Ich sagte ihnen zu, auch etwas dazu beitragen zu wollen und erhielt prompt die Anschrift der netten Waschfrau; werde ihr ein Paket schicken, mit Sachen die nicht meinem Beuteschema entsprechen. Vielleicht gelingt mir ja noch ein Tausch…?
Nun war ich wieder draußen unter der Wäscheleine und wühlte in einem Handwagen voller Unterwäsche. Da bemerkte ich plötzlich, dass mich andere Bahnhofsbesucher schon beobachteten und ließ ab davon.
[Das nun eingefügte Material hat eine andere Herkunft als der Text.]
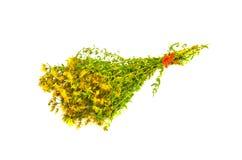 San Juan digno de manojo médico amarillo de las flores (perforatum del hypericum) fotos de archivo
Als die sich dann auch die Leine betrachtet hatten und davongezogen waren, schaute ich mir den Wagen abermals an, na gut, mehr seinen Inhalt.
Ich fand einen kleinen Futterschlüpfer, rosafarben und westlicher Machart, den musste ich unbedingt für Rummelpubbe im Bild festhalten.
„Und was machen sie nun; jetzt fotografieren sie die Unterwäsche?“, drang es, mich aufschreckend, in mein Ohr. Die alte Dame stand neben mir und sah mir dabei zu.
Hexlein und Töchterchen hatte ich im Schatten geparkt und wie hatte Töchterchen doch bemerkt: „Lass hier aber bloß nichts vom Stapel, die Schwaben verstehen bei deinem Tick bestimmt keinen Spaß, die sind verklemmt und für die ist das einfach nur abartig!“
Ich fand auf dem Handwagenboden einen Strumpfhaltergürtel, zwar schon schön lappig, von Wind und Sonne jedoch etwas angesteift, trotzdem gut erhalten. Mein Glück war; ich habe so einen schon und er war aus Baumwolle…
Die Dame nahm in mir sogleich aus der Hand und hielt ihn bereitwillig in die Kamera!
Ich sagte ihr nun, wie schön doch solche Strumpfmieder seien und das ich es sehr bedauern würde, dass die jungen Frauen so etwas im Alltag nicht mehr tragen würden.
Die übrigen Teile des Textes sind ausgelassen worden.